Prices start at $329,000 for a condo at Prairie Crossing in Grayslake, Ill., which describes itself as a nationally recognized conservation community. The development has entered a second phase after selling 359 single-family homes.

Prices in developments overlooking working farms vary from around $200,000 to more than $1 million, the newspaper reports.

Hmmm.

For that kind of money a buyer could get a put up a fancy house on a good-sized lot at the edge of any number of small towns in Nebraska — and still have more than enough money for the occasional trip to the Caribbean.

One of the appeals of the farm-site developments is that they offer views that stretch into the distance — rather the backside of a mansion a few yards away.

Incorporating a working farm into a development is way of managing open space.

Ed McMahon of the Urban Land Institute pointed out to the newspaper that some people chose to live in golf communities simply because they could be assured of a protected view.

That’s true even in midwestern cities such as Lincoln, which has its share of golf communities with high-priced homes looking out over greens and fairways.

In those developments, residents have to adjust to the hazard of errant golf balls.

In farmland housing developments, there are other adjustments — at least for residents accustomed to urban life.

“Residents must be willing to accept the rumble of tractors, natural grasses instead of a manicured front lawn and land management activities such as an annual ‘prairie burn,’” the newspaper pointed out.

Plenty of Nebraskans made that trade-off years ago.

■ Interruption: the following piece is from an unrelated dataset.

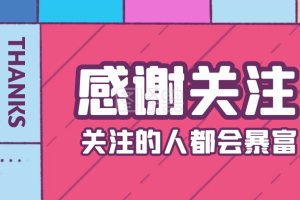点关注就能挣钱的平台，点关注就能挣钱的平台是真的吗？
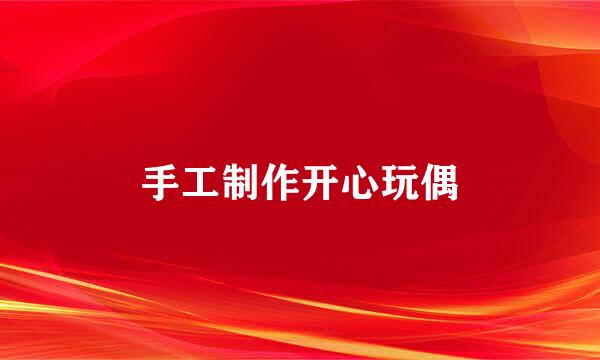 手工制作开心玩偶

Tonight, thousands of them will take a moment, maybe on sitting in the shade of a rustling cottonwood at the edge of a small town, to take in a view that goes on for miles, with the enormous Nebraska sky offering the splendor of a towering sunset in subtly changing shades of red, gold and violet.

Knowing that an ordinary, unassuming Nebraska lifestyle can be packaged and marketed at a sizable mark-up is gratifying, but it shouldn’t be all that surprising.